Today, I’d like to zoom out a bit and discuss the promises of Cloud and a bit about how you can use Cloud providers to grow your enterprise.
Cloud providers promise managed services:
- for infrastructure, platform, and even fully-managed applications
- backed by vast resources
- made available via API
- billed in small increments
Cloud providers are competing to offer high quality services that meet their customers’ needs at decreasing cost and increasing scale. They want you to offload whatever you consider undifferentiated heavy lifting to them. Sometimes this means running DNS, a database, a Hadoop cluster, or even an application’s identity provider.
Let’s focus on a simplified set of AWS’ (165!) service offerings that form the core of many Enterprises’ deployments:
Depending on your perspective, the ‘magic’ of these services and the Cloud operating model may be that the services:
- are available on-demand via API or console and you don’t have to wait for another team to provision and integrate a server to get something done or run a test
- scale from small to very large usage with documented limits
- leverage a common, Cloud-design and integrated Security service
- have been been tested with 10s, 100s, 1000s, or even more users with problems similar to yours and are (now) robust in addition to a community that can share knowledge around that implementation
- use of the service is billed only for the resources you consume and metered in units like seconds a virtual machine was running or gigabytes used in an object store
- offer ways to reduce operational costs through volume discounts, using discounted resources, and async architectures
The Real Magic: Optionality
Taken together, I think the real magic Cloud providers give you is optionality that helps you build the right thing. When you (re-)architect your applications to take advantage of the Cloud’s pay-for-what-you-use consumption model, you are positioned to:
- start on a proven, secure foundation
- test ideas quickly and for little cost
- understand the financials of your application’s scaling model
- scale your applications to meet customer demands
Testing Ideas
For example, let’s say you have an application that might be well-served by a document database. You might come up with three leading choices: ElasticSearch, Postgres (using jsonb), and MongoDB. Since AWS has a managed offering for each of these databases, you can try them out and see which works best. You are also in a good position to learn what the costs for your application will be before committing to an option because you solved the problem with each option and got a bill for each.
Scaling
Suppose your application is working well and customers are adopting it. If the application autoscales its resource consumption with customer demand, then you should be able to accomplish a few really important things. First, the application should be able to acquire those resources from the cloud without a long-term commitment. Second, you can use cost and revenue data to build a financial model that tells you how much money you will make (or lose!) as customer volume scales on this application. Lastly, you can use this information to iterate on your architecture to improve costs as well as work with Cloud providers and other experts to verify capacity will be there when you need it.
Summary
In the past, you may have relied on extensive research to determine whether you commit to a new technology or an annual capacity modeling and CapEx cycle to place a BIG bet on where customer demand will be in 6 months. The Cloud changes that.
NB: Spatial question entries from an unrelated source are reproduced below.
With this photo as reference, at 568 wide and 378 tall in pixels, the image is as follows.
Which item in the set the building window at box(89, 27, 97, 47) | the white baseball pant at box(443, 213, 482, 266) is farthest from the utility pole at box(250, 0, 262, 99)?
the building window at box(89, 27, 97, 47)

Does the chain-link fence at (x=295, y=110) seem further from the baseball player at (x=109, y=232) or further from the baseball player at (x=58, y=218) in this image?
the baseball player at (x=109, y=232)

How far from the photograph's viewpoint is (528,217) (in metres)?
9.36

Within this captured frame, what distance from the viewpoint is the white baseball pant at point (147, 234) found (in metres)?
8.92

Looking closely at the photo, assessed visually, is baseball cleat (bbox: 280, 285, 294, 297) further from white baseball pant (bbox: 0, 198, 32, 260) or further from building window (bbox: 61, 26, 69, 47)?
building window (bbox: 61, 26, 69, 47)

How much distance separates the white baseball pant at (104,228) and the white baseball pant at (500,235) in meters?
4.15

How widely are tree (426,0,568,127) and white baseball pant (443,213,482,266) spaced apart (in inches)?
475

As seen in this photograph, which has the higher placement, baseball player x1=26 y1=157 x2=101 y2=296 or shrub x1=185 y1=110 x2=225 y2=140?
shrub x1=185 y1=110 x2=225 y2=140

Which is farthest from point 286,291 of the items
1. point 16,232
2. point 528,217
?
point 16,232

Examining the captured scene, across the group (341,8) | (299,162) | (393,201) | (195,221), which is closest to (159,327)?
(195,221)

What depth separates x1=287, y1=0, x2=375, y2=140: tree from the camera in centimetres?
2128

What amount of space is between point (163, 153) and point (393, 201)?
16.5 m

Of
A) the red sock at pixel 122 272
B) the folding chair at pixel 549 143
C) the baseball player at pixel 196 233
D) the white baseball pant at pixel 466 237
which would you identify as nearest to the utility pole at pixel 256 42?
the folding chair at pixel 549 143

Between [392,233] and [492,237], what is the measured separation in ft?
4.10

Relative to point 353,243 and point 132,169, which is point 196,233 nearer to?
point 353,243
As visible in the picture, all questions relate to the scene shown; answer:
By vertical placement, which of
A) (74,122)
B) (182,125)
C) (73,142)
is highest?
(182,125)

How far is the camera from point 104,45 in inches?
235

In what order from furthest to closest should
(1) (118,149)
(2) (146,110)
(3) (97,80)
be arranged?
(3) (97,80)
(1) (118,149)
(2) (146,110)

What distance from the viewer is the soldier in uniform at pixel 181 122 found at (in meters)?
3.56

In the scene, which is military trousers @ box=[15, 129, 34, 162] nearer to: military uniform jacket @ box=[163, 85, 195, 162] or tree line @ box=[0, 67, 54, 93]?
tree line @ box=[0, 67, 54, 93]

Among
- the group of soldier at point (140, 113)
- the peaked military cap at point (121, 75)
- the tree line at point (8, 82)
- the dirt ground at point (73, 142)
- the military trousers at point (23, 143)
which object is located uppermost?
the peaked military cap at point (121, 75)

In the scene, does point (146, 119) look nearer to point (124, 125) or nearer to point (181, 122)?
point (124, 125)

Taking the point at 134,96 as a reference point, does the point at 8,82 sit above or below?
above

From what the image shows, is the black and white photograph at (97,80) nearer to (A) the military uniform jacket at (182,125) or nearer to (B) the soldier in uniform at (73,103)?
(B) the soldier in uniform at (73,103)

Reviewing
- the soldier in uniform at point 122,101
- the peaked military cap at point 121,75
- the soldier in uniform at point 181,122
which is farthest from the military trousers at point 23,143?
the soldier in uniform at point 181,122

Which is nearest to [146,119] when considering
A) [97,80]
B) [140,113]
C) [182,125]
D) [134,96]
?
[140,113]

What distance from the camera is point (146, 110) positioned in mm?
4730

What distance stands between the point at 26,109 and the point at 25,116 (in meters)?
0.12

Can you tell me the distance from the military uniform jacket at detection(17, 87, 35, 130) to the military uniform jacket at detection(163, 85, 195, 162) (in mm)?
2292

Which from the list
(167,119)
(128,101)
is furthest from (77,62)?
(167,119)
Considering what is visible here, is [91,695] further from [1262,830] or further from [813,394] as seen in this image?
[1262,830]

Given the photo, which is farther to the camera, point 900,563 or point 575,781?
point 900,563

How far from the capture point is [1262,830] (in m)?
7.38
Managed Cloud services help you Go Fast, Safely by providing options to tighten feedback loops and improve the long-lived architectural and financial decisions at the foundation of your enterprise. The only ‘trick’ is that you’ve got to be aware of your options and exercise them. But once you start exercising your optionality, you’ll probably find that you’re getting better outcomes for you and your customers. You also might feel more agile, to boot!